┌─ ITEMS

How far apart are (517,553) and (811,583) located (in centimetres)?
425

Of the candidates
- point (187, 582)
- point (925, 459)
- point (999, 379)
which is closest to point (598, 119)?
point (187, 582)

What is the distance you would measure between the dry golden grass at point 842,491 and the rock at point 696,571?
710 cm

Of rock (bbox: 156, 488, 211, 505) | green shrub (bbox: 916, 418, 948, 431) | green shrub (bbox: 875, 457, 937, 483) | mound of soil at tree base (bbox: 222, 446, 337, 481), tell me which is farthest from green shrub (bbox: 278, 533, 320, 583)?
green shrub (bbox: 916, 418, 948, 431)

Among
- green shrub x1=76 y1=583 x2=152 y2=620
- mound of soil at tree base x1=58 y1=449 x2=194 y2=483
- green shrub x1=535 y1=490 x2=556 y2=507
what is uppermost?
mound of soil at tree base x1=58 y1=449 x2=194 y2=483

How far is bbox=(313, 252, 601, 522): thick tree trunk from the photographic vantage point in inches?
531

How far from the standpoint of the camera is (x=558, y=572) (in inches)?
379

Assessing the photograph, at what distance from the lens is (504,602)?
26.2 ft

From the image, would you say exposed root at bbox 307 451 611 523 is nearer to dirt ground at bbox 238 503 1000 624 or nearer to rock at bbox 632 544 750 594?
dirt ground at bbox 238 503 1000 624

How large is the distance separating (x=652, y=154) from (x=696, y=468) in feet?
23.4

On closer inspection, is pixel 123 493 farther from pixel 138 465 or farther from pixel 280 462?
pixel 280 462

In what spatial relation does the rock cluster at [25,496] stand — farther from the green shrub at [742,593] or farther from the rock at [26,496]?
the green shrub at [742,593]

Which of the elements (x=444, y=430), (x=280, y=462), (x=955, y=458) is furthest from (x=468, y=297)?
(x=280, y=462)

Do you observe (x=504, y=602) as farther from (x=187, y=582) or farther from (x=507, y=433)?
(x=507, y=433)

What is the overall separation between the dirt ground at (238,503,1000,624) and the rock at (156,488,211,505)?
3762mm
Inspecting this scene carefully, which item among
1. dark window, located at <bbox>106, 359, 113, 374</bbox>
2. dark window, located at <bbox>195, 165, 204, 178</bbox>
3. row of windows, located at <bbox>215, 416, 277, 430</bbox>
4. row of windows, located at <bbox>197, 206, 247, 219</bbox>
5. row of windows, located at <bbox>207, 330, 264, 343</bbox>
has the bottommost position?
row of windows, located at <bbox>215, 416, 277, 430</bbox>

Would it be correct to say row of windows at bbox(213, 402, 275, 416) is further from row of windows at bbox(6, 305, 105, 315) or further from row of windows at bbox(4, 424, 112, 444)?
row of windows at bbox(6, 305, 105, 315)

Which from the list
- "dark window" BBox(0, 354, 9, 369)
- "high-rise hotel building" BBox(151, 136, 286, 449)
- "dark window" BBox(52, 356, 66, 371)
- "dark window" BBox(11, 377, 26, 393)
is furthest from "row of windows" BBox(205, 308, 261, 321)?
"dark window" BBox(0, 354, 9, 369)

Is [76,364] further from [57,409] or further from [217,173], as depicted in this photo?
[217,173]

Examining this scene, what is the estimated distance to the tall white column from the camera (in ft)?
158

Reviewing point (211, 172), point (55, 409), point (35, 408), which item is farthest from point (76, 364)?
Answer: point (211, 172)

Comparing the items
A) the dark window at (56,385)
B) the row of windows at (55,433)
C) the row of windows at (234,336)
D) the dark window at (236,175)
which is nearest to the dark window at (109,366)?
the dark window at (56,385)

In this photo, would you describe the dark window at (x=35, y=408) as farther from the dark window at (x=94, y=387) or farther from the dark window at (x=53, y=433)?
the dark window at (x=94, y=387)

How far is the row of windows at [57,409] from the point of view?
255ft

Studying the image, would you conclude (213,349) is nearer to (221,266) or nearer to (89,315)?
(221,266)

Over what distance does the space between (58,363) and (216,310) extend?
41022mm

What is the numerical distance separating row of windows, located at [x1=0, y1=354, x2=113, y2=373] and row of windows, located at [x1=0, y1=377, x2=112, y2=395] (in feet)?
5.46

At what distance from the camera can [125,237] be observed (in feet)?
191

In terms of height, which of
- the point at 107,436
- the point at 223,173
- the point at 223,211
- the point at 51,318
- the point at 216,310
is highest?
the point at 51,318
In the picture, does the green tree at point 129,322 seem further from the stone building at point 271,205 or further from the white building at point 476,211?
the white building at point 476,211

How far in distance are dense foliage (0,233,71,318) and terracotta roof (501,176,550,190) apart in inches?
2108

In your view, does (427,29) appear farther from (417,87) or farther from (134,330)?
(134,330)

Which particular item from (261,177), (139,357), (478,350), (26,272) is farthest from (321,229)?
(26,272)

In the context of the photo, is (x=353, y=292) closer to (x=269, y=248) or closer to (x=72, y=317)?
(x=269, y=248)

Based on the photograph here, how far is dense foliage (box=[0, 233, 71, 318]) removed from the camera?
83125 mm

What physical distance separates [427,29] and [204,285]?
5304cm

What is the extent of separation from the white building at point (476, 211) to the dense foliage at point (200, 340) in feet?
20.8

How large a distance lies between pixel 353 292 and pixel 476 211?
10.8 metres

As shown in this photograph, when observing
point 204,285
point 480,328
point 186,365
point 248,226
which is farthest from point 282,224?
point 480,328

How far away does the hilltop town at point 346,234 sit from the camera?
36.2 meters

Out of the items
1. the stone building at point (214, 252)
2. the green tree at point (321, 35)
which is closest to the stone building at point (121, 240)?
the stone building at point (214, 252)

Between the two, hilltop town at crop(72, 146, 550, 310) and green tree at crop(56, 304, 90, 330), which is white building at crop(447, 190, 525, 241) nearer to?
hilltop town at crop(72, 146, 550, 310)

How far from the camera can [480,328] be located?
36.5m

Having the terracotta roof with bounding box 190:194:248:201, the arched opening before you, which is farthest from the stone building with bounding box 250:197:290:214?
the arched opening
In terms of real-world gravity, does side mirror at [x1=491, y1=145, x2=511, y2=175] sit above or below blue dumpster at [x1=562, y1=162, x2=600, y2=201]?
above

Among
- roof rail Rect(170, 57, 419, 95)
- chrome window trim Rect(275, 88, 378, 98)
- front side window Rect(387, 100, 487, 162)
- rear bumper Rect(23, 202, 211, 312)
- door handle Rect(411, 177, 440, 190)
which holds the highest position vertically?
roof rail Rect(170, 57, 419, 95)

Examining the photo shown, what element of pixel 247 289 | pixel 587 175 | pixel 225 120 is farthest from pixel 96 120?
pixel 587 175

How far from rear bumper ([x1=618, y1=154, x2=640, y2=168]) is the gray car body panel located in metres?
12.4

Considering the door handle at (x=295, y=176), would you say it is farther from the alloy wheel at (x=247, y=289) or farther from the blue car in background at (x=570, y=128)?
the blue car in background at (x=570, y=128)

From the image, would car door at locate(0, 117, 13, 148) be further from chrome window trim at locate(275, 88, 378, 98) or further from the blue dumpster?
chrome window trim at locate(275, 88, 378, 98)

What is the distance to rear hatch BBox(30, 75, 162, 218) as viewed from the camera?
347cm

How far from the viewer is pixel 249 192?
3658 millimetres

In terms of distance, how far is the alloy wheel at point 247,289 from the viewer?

└─

YOUR OBJECTIVE: Give all of the entries again, word for word.

TASK RESPONSE:
How far apart are (517,553) and (811,583) located (in centimetres)?
425

Of the candidates
- point (187, 582)
- point (925, 459)
- point (999, 379)
which is closest to point (598, 119)?
point (187, 582)

What is the distance you would measure between the dry golden grass at point 842,491 and the rock at point 696,571?
710 cm

Of rock (bbox: 156, 488, 211, 505) | green shrub (bbox: 916, 418, 948, 431) | green shrub (bbox: 875, 457, 937, 483) | mound of soil at tree base (bbox: 222, 446, 337, 481), tell me which is farthest from green shrub (bbox: 278, 533, 320, 583)?
green shrub (bbox: 916, 418, 948, 431)

Among
- green shrub x1=76 y1=583 x2=152 y2=620
- mound of soil at tree base x1=58 y1=449 x2=194 y2=483
- green shrub x1=535 y1=490 x2=556 y2=507
what is uppermost?
mound of soil at tree base x1=58 y1=449 x2=194 y2=483

How far is bbox=(313, 252, 601, 522): thick tree trunk from the photographic vantage point in inches?
531

How far from the standpoint of the camera is (x=558, y=572) (in inches)?
379

Assessing the photograph, at what distance from the lens is (504,602)?
26.2 ft

From the image, would you say exposed root at bbox 307 451 611 523 is nearer to dirt ground at bbox 238 503 1000 624 or nearer to rock at bbox 632 544 750 594?
dirt ground at bbox 238 503 1000 624

How large is the distance separating (x=652, y=154) from (x=696, y=468) in feet?
23.4

On closer inspection, is pixel 123 493 farther from pixel 138 465 or farther from pixel 280 462?
pixel 280 462

In what spatial relation does the rock cluster at [25,496] stand — farther from the green shrub at [742,593] or farther from the rock at [26,496]?
the green shrub at [742,593]

Which of the elements (x=444, y=430), (x=280, y=462), (x=955, y=458) is furthest from (x=468, y=297)?
(x=280, y=462)

Do you observe (x=504, y=602) as farther from (x=187, y=582) or farther from (x=507, y=433)?
(x=507, y=433)

What is the overall separation between the dirt ground at (238,503,1000,624) and the rock at (156,488,211,505)?
3762mm
Inspecting this scene carefully, which item among
1. dark window, located at <bbox>106, 359, 113, 374</bbox>
2. dark window, located at <bbox>195, 165, 204, 178</bbox>
3. row of windows, located at <bbox>215, 416, 277, 430</bbox>
4. row of windows, located at <bbox>197, 206, 247, 219</bbox>
5. row of windows, located at <bbox>207, 330, 264, 343</bbox>
has the bottommost position?
row of windows, located at <bbox>215, 416, 277, 430</bbox>

Would it be correct to say row of windows at bbox(213, 402, 275, 416) is further from row of windows at bbox(6, 305, 105, 315) or further from row of windows at bbox(4, 424, 112, 444)?
row of windows at bbox(6, 305, 105, 315)

Which from the list
- "dark window" BBox(0, 354, 9, 369)
- "high-rise hotel building" BBox(151, 136, 286, 449)
- "dark window" BBox(52, 356, 66, 371)
- "dark window" BBox(11, 377, 26, 393)
is furthest from "row of windows" BBox(205, 308, 261, 321)?
"dark window" BBox(0, 354, 9, 369)

Is [76,364] further from [57,409] or further from [217,173], as depicted in this photo?
[217,173]

Examining this scene, what is the estimated distance to the tall white column from the camera (in ft)?
158

Reviewing point (211, 172), point (55, 409), point (35, 408), which item is farthest from point (76, 364)?
Answer: point (211, 172)

Comparing the items
A) the dark window at (56,385)
B) the row of windows at (55,433)
C) the row of windows at (234,336)
D) the dark window at (236,175)
which is nearest to the dark window at (109,366)?
the dark window at (56,385)

In this photo, would you describe the dark window at (x=35, y=408) as farther from the dark window at (x=94, y=387) or farther from the dark window at (x=53, y=433)?
the dark window at (x=94, y=387)

How far is the row of windows at [57,409] from the point of view?
255ft

Studying the image, would you conclude (213,349) is nearer to (221,266) or nearer to (89,315)?
(221,266)

Over what distance does the space between (58,363) and (216,310) extend?
41022mm

What is the numerical distance separating row of windows, located at [x1=0, y1=354, x2=113, y2=373] and row of windows, located at [x1=0, y1=377, x2=112, y2=395] (in feet)?
5.46

At what distance from the camera can [125,237] be observed (in feet)?
191

In terms of height, which of
- the point at 107,436
- the point at 223,173
- the point at 223,211
- the point at 51,318
- the point at 216,310
is highest?
the point at 51,318
In the picture, does the green tree at point 129,322 seem further from the stone building at point 271,205 or further from the white building at point 476,211?
the white building at point 476,211

How far in distance are dense foliage (0,233,71,318) and terracotta roof (501,176,550,190) apart in inches?
2108

In your view, does (427,29) appear farther from (417,87) or farther from (134,330)?
(134,330)

Which particular item from (261,177), (139,357), (478,350), (26,272) is farthest from (321,229)?
(26,272)

In the context of the photo, is (x=353, y=292) closer to (x=269, y=248) or closer to (x=72, y=317)?
(x=269, y=248)

Based on the photograph here, how far is dense foliage (box=[0, 233, 71, 318]) removed from the camera?
83125 mm

What physical distance separates [427,29] and [204,285]?
5304cm

What is the extent of separation from the white building at point (476, 211) to the dense foliage at point (200, 340) in feet?
20.8

How large a distance lies between pixel 353 292 and pixel 476 211?
10.8 metres

As shown in this photograph, when observing
point 204,285
point 480,328
point 186,365
point 248,226
which is farthest from point 282,224?
point 480,328

How far away does the hilltop town at point 346,234 sit from the camera?
36.2 meters

Out of the items
1. the stone building at point (214, 252)
2. the green tree at point (321, 35)
which is closest to the stone building at point (121, 240)?
the stone building at point (214, 252)

Between the two, hilltop town at crop(72, 146, 550, 310) and green tree at crop(56, 304, 90, 330), which is white building at crop(447, 190, 525, 241) nearer to?
hilltop town at crop(72, 146, 550, 310)

How far from the camera can [480,328] be located?
36.5m

Having the terracotta roof with bounding box 190:194:248:201, the arched opening before you, which is farthest from the stone building with bounding box 250:197:290:214?
the arched opening
In terms of real-world gravity, does side mirror at [x1=491, y1=145, x2=511, y2=175] sit above or below blue dumpster at [x1=562, y1=162, x2=600, y2=201]?
above

Among
- roof rail Rect(170, 57, 419, 95)
- chrome window trim Rect(275, 88, 378, 98)
- front side window Rect(387, 100, 487, 162)
- rear bumper Rect(23, 202, 211, 312)
- door handle Rect(411, 177, 440, 190)
which holds the highest position vertically?
roof rail Rect(170, 57, 419, 95)

Examining the photo shown, what element of pixel 247 289 | pixel 587 175 | pixel 225 120 is farthest from pixel 96 120?
pixel 587 175

How far from rear bumper ([x1=618, y1=154, x2=640, y2=168]) is the gray car body panel located in metres?
12.4

Considering the door handle at (x=295, y=176), would you say it is farther from the alloy wheel at (x=247, y=289) or farther from the blue car in background at (x=570, y=128)?
the blue car in background at (x=570, y=128)

From the image, would car door at locate(0, 117, 13, 148) be further from chrome window trim at locate(275, 88, 378, 98) or further from the blue dumpster?
chrome window trim at locate(275, 88, 378, 98)

What is the distance to rear hatch BBox(30, 75, 162, 218) as viewed from the camera?
347cm

How far from the viewer is pixel 249 192?
3658 millimetres

In terms of distance, how far is the alloy wheel at point 247,289 from the viewer?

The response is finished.